Banquet for the Damned
- First edition
- Author: Adam Nevill
- Language: English
- Genre: Horror
- Published: 2004, PS Publishing 2008, Virgin Books 2014, Pan
- Publication place: United Kingdom
- Media type: Print, ebook
- Pages: 416
- ISBN: 0753513587

= Banquet for the Damned =

2004 horror novel by Adam Nevill

Banquet for the Damned is a 2004 horror novel by British author Adam Nevill. His debut novel, it was first published in 2004 by PS Publishing (where Nevill was credited as Adam L. G. Nevill), was re-published in 2008 through Virgin Books, and again in 2014 through Pan.

==Synopsis==
Dante and Tom are a pair of musicians that have hit rock bottom in their personal lives and in their career. Their friendship is also strained due to Tom, a confirmed lothario, romancing a woman that Dante loved – and then leaving her in favor of accompanying Dante on a trip to St Andrews to meet Eliot Coldwell, a professor at the prestigious University of St Andrews. He is also the author of the book Banquet for the Damned, which has had a particularly strong influence on Dante. However, the two are unaware that there have been a series of strange deaths and disappearances plaguing the area, the only clue to their deaths being that they were students plagued by night terrors prior to their demise. Once at St Andrews Dante is both drawn to and disappointed by Coldwell but is especially taken by his assistant Beth, a mysterious young woman with a strange aura to her. Soon after Dante finds himself obsessed with her, to the point where he ends up nearly shattering his friendship with Tom when he grows jealous over the idea that Tom has pursued her. This jealousy is further spurred by the knowledge that Tom left Dante's old crush because he had gotten her pregnant and she wanted more of a commitment.

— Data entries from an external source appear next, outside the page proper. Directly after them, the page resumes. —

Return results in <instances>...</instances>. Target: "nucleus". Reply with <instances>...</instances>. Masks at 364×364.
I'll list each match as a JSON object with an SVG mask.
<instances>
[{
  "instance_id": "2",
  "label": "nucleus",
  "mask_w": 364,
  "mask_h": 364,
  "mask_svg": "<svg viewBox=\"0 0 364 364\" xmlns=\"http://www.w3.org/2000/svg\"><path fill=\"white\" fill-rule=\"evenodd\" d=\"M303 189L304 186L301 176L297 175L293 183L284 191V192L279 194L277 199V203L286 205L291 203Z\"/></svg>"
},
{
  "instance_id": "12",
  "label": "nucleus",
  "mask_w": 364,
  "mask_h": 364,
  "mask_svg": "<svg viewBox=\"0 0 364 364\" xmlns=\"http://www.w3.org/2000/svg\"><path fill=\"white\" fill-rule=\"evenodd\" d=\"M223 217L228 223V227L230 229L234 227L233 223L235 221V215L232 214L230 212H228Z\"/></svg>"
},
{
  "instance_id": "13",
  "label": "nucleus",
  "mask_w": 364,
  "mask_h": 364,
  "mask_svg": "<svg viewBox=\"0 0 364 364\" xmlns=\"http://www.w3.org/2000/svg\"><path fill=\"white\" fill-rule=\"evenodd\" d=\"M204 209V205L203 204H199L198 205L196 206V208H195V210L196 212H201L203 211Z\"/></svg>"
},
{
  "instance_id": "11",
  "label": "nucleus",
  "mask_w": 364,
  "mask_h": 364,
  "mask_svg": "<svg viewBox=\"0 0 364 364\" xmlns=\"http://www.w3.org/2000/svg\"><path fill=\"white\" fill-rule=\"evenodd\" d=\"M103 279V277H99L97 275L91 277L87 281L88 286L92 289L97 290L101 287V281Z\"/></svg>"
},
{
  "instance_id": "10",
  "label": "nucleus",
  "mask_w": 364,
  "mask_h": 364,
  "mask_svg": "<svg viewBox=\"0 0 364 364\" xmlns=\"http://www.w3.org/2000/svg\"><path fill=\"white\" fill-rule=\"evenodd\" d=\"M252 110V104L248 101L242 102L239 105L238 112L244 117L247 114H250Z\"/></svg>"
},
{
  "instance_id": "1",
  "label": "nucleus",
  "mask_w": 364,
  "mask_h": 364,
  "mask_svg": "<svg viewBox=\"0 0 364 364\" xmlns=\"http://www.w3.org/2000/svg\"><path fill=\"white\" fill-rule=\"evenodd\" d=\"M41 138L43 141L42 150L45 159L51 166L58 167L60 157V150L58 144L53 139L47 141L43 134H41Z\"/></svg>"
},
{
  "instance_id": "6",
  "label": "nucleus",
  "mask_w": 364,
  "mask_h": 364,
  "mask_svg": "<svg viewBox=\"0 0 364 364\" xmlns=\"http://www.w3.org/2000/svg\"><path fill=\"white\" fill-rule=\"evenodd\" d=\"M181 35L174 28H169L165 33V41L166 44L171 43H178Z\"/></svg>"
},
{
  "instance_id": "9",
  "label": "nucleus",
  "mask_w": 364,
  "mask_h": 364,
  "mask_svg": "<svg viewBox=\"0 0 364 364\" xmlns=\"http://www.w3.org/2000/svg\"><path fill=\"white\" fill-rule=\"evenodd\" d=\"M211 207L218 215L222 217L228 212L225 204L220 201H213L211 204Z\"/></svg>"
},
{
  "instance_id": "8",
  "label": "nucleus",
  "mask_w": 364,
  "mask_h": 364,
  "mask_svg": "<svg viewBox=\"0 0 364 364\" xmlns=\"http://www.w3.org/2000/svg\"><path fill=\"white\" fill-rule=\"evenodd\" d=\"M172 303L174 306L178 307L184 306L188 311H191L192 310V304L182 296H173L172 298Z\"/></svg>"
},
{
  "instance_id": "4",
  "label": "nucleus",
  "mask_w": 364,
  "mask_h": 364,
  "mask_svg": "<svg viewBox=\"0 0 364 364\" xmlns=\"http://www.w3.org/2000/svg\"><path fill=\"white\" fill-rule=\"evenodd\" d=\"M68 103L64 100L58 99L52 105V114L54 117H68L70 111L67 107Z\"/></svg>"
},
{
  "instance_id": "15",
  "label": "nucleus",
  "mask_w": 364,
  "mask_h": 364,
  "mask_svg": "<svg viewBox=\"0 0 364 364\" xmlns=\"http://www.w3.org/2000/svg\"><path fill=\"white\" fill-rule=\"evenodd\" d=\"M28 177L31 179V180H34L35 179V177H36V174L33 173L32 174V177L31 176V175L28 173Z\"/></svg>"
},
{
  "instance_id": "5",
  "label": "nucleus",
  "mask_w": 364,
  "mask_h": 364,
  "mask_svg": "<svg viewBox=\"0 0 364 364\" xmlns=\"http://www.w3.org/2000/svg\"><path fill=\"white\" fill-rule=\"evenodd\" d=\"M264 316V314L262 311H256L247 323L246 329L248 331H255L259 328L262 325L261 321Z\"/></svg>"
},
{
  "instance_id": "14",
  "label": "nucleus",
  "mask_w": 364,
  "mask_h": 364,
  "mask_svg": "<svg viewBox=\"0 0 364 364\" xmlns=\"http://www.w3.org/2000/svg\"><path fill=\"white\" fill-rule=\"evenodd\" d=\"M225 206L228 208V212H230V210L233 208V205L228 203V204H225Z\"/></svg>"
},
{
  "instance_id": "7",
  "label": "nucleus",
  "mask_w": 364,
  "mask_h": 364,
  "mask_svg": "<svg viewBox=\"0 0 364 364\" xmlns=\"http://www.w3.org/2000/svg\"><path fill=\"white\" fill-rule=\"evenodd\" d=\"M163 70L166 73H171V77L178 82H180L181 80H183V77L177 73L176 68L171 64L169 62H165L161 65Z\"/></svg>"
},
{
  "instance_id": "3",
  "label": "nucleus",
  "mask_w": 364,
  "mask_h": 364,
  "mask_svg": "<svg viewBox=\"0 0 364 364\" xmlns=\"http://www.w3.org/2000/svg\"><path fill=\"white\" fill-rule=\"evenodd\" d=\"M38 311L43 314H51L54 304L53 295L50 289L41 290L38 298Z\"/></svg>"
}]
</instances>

Meanwhile an American anthropology researcher and writer named Hart Miller has begun investigating the missing and dead students, as the case has piqued his interest. He manages to interview several of the students, eventually discovering that they all had one thing in common – they had all belonged to a group led by Coldwell. It is eventually uncovered that the group had taken part in an occult ritual, one that had terrified every member, caused Beth to be possibly possessed by an evil spirit, and unleashed an ancient, hungry being that has since pursued the students one by one, a being that Hart refers to as the Brown Man. As more and more strange events begin to unfold around him, Dante begins to research Coldwell's past himself and comes across Miller, who tells him that it is up to them to stop this ancient being, as it has marked them both for death.

==Reception==
Critical reception for Banquet For the Damned has been positive. The work has received praise from Den of Geek and SciFiNow, the latter stating that while the book's dialogue was stiff, the setting was excellently done and that it was overall well worth reading. The Western Star also praised the novel, citing that it had strong characters and writing that "At essence it is a story of supernatural revenge, with a very authentic and convincing edge."